** YOUR TASKS **
1 > Print the part of the Variable Approach explanation starting at "The question may" and ending at "when considered together.".
2 > According to the Variable Approach explanation, what do equal numbers of variables and independent equations ensure?
3 > Pick up the Variable Approach explanation after its final sentence and carry it forward.

** DOCUMENT SECTION **
Forget conventional ways of solving math questions. For DS problems, the VA (Variable Approach) method is the quickest and easiest way to find the answer without actually solving the problem. Remember that equal numbers of variables and independent equations ensure a solution.

The first step of the VA (Variable Approach) method is to modify the original condition and the question. We then recheck the question.

The question may be modified as follows:
$$\frac{1}{x} >\frac{1}{y}$$
=> $$xy^2 > x^2y$$ by multiplication by $$x^2y^2$$
=> $$xy^2 - x^2y > 0$$
=> $$xy(y-x) > 0$$

Since we have 2 variables ($$x$$ and $$y$$) and 0 equations, C is most likely to be the answer. So, we should consider conditions 1) & 2) together first. After comparing the number of variables and the number of equations, we can save time by considering conditions 1) & 2) together first.

Conditions 1) & 2)
Applying both conditions together yields $$y > x > 0$$. So, $$x>0, y>0$$ and $$y-x>0.$$
It follows that the product $$xy(y – x)$$ is positive. Therefore, both conditions are sufficient when considered together.

Since this question is an inequality question (one of the key question areas), CMT (Common Mistake Type) 4(A) of the VA (Variable Approach) method tells us that we should also check answers A and B.

** Collected data **
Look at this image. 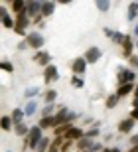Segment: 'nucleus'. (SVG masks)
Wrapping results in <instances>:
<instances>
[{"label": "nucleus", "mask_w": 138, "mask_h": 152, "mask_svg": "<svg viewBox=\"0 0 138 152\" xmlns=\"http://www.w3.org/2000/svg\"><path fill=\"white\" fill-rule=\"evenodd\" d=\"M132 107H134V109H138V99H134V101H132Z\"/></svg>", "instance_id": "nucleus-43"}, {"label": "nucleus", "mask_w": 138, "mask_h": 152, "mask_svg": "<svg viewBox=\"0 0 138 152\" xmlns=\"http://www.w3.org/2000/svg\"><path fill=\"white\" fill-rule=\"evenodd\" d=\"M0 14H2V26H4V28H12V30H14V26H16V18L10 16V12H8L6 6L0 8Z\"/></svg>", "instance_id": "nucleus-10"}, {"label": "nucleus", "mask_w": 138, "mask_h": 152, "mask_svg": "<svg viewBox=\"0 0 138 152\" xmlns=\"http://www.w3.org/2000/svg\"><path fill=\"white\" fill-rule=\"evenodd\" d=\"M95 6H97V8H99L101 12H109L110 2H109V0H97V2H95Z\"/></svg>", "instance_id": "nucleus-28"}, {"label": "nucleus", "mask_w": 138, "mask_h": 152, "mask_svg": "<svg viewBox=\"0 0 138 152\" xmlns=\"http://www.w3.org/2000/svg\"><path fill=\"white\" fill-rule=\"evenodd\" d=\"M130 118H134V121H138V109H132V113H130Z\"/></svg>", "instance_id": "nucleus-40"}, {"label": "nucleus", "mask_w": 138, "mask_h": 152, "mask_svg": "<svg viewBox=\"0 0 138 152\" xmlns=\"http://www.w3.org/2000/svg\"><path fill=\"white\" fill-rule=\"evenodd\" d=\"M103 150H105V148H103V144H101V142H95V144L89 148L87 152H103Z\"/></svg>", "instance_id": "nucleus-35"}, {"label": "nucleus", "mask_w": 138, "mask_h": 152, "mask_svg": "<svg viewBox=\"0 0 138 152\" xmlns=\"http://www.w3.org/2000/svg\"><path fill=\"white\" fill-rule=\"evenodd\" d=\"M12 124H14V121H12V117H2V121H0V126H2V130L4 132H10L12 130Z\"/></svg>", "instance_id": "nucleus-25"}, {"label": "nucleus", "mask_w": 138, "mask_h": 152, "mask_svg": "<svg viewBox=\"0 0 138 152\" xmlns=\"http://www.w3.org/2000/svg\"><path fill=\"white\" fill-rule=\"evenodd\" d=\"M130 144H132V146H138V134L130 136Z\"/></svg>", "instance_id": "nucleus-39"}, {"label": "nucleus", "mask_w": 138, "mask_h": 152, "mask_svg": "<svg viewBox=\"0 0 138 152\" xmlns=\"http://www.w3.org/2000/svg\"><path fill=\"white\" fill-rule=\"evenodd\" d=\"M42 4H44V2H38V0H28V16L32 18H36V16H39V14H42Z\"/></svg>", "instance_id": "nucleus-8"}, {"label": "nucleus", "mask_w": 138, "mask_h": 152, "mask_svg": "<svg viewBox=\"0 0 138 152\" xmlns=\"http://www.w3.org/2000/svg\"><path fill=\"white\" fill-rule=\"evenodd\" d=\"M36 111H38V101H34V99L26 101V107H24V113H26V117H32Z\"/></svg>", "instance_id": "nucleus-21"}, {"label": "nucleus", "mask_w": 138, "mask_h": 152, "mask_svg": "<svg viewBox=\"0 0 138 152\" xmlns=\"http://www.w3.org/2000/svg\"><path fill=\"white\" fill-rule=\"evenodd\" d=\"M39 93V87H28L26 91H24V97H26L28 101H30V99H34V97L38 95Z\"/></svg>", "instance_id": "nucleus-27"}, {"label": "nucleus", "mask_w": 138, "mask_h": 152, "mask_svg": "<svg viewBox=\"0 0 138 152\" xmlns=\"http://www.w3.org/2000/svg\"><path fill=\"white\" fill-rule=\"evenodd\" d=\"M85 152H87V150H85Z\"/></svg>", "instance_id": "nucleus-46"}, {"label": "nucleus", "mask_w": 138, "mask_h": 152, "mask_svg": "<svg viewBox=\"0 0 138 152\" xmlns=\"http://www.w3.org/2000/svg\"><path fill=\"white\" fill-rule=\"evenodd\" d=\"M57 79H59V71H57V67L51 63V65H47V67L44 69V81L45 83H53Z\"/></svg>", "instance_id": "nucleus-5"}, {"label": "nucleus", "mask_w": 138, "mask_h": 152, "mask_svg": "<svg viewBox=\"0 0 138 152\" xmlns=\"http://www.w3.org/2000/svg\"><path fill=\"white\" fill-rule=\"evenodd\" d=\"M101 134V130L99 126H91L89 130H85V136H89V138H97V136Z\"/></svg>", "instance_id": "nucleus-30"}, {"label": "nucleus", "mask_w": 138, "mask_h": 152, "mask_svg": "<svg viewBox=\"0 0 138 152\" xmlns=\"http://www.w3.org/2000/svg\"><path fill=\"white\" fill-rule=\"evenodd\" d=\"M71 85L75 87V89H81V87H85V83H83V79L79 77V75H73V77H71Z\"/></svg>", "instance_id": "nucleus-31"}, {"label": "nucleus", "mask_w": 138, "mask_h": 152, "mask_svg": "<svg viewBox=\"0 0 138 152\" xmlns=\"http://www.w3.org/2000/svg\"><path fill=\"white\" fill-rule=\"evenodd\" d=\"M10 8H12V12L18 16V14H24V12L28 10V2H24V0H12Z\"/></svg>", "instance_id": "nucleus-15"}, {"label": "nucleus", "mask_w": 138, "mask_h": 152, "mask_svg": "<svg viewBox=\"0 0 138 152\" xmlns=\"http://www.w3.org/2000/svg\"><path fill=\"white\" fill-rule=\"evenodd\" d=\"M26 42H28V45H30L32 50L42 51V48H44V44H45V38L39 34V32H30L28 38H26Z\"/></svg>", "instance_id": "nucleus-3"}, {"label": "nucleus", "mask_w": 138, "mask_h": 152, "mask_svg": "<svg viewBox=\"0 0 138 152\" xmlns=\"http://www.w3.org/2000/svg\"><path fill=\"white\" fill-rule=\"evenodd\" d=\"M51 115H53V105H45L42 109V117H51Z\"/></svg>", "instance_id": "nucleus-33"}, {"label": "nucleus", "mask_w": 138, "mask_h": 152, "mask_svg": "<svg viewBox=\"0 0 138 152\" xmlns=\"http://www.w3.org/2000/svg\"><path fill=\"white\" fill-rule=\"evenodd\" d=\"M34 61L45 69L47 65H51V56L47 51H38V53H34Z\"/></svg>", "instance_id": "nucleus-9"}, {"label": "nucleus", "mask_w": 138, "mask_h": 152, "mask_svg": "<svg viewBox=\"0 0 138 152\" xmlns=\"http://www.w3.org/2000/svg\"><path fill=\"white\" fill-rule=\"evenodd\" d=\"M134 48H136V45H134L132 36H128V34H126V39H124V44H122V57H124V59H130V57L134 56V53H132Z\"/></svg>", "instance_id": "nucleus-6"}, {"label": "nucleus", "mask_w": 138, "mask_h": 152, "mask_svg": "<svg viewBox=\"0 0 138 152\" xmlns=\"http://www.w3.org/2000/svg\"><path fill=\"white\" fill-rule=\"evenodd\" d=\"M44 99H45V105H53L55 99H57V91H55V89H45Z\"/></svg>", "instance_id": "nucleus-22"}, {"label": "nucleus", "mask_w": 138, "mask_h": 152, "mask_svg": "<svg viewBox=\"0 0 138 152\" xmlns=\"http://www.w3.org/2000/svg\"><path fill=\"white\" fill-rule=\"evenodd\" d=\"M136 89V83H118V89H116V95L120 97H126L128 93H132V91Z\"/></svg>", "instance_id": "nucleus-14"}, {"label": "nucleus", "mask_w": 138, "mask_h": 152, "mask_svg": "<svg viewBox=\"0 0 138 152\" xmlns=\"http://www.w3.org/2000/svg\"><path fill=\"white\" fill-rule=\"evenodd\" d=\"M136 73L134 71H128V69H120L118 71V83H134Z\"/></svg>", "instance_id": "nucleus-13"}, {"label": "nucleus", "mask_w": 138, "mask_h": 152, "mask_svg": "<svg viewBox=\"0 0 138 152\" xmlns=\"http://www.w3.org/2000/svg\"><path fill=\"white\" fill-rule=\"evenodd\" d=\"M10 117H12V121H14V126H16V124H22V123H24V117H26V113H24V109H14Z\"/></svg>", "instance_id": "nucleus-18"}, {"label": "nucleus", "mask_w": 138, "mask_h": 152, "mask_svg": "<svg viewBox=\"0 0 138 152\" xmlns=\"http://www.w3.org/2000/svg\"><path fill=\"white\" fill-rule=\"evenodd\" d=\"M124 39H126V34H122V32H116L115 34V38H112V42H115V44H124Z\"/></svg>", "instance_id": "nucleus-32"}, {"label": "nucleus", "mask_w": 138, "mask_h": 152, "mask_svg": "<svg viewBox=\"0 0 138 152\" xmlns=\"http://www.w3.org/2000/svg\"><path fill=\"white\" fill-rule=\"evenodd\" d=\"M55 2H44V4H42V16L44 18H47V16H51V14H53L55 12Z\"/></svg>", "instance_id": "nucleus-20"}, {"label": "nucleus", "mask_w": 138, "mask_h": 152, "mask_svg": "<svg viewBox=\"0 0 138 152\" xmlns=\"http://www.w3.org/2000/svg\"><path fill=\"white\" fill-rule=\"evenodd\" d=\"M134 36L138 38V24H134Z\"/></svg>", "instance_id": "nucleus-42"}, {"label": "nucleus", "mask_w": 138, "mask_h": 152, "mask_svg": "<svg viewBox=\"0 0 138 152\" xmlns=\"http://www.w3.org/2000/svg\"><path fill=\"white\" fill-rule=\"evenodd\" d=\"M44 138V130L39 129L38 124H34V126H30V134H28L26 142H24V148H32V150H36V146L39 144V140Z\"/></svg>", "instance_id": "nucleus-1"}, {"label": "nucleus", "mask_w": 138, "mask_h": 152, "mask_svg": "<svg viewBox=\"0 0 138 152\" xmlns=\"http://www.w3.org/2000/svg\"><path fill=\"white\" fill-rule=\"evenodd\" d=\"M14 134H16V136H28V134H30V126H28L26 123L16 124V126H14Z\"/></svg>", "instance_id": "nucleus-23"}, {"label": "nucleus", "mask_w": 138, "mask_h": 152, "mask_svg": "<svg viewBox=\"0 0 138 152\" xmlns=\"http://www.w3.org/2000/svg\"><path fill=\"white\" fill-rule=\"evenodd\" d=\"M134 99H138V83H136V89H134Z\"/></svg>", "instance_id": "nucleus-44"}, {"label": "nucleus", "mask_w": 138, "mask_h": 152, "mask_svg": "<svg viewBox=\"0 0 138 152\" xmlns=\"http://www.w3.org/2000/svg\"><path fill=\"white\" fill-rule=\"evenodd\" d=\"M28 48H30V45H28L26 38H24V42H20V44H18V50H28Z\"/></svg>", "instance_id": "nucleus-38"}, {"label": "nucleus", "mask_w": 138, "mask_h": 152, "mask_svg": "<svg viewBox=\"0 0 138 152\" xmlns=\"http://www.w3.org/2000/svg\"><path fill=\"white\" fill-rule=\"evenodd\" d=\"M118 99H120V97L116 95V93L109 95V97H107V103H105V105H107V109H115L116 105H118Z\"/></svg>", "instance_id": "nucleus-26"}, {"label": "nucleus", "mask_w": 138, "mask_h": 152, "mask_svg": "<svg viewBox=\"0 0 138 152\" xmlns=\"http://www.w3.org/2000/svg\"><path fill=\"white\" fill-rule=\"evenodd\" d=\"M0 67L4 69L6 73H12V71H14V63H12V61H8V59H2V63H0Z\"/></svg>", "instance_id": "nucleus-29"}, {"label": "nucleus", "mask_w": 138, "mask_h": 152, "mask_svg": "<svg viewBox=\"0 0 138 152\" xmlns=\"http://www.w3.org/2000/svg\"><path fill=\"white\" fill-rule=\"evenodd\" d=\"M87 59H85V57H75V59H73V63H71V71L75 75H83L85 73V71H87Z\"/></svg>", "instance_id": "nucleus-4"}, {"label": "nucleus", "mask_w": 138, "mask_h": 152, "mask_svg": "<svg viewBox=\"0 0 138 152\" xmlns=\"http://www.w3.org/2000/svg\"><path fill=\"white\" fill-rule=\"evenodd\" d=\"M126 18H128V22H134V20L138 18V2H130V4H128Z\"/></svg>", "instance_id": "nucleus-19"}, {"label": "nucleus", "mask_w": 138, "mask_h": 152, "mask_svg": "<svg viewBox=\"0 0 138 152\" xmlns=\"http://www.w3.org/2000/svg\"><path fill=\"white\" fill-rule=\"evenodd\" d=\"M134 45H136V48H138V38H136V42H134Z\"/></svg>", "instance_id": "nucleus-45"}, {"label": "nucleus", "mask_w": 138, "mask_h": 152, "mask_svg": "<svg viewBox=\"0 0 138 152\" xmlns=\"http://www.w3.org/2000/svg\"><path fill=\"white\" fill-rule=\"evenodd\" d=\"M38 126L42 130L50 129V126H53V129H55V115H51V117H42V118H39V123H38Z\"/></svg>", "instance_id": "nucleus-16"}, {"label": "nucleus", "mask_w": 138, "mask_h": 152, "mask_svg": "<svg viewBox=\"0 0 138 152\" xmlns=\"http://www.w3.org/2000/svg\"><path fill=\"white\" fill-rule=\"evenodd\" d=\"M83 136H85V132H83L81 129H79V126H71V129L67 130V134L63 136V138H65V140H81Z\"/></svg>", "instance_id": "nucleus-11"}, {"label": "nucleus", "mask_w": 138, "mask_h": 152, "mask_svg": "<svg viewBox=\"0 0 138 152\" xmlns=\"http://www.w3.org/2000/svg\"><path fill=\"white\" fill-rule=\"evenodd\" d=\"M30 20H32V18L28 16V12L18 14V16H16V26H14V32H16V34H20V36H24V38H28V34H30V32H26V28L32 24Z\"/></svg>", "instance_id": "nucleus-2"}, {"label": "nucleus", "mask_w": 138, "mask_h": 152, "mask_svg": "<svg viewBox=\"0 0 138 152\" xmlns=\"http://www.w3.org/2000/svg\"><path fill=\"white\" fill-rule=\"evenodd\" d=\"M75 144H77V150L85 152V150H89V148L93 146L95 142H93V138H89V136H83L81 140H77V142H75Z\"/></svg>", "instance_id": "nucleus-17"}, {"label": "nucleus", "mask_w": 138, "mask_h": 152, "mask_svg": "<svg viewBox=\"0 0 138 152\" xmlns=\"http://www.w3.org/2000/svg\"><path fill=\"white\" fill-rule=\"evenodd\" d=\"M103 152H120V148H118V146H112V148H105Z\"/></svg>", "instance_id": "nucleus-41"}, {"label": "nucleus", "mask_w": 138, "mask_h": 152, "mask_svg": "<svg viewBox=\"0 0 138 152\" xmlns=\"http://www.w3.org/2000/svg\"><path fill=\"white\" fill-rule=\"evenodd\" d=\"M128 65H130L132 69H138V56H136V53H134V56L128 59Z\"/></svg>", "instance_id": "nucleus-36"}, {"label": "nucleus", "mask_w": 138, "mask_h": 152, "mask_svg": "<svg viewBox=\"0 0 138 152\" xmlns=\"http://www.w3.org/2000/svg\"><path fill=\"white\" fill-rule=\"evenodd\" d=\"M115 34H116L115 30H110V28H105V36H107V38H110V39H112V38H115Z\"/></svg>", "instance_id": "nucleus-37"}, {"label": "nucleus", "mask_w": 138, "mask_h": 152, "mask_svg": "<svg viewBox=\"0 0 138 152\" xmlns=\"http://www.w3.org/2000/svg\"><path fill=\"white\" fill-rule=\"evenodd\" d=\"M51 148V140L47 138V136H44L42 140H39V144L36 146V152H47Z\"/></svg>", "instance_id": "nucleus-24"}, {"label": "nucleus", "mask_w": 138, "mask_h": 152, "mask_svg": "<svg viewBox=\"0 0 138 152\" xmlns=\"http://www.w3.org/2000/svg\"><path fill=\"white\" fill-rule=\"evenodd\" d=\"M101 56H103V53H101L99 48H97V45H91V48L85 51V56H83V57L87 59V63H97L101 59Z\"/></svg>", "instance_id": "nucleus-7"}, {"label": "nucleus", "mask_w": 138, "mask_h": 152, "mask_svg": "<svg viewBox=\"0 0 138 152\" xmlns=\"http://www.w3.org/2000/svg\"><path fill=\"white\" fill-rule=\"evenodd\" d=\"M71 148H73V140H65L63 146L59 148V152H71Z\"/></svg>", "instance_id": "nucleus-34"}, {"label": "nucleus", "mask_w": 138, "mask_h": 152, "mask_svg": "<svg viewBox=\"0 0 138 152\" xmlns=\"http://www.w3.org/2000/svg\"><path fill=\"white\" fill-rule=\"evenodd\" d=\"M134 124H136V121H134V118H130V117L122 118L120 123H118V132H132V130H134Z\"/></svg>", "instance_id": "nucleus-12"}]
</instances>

** OUTPUTS **
1 >
The question may be modified as follows:
$$\frac{1}{x} >\frac{1}{y}$$
=> $$xy^2 > x^2y$$ by multiplication by $$x^2y^2$$
=> $$xy^2 - x^2y > 0$$
=> $$xy(y-x) > 0$$

Since we have 2 variables ($$x$$ and $$y$$) and 0 equations, C is most likely to be the answer. So, we should consider conditions 1) & 2) together first. After comparing the number of variables and the number of equations, we can save time by considering conditions 1) & 2) together first.

Conditions 1) & 2)
Applying both conditions together yields $$y > x > 0$$. So, $$x>0, y>0$$ and $$y-x>0.$$
It follows that the product $$xy(y – x)$$ is positive. Therefore, both conditions are sufficient when considered together.

2 > They ensure a solution.

3 >
Condition 1)
If $$x = 2$$ and $$y = 3$$, then $$\frac{1}{x} = \frac{1}{2}$$, $$\frac{1}{y} = \frac{1}{3}$$, and the answer is ‘yes’.
If $$x = -2$$ and$$y = 3$$, then $$\frac{1}{x} = -\frac{1}{2}$$, $$\frac{1}{y} = \frac{1}{3}$$, and the answer is ‘no’.
Condition 1) is not sufficient on its own.

Condition 2)
This condition provides us with no information about the variable y, so it is not sufficient.

Normally, in problems which require 2 equations, such as those in which the original conditions include 2 variables, or 3 variables and 1 equation, or 4 variables and 2 equations, each of conditions 1) and 2) provides an additional equation. In these problems, the two key possibilities are that C is the answer (with probability 70%), and E is the answer (with probability 25%). Thus, there is only a 5% chance that A, B or D is the answer. This occurs in common mistake types 3 and 4. Since C (both conditions together are sufficient) is the most likely answer, we save time by first checking whether conditions 1) and 2) are sufficient, when taken together. Obviously, there may be cases in which the answer is A, B, D or E, but if conditions 1) and 2) are NOT sufficient when taken together, the answer must be E.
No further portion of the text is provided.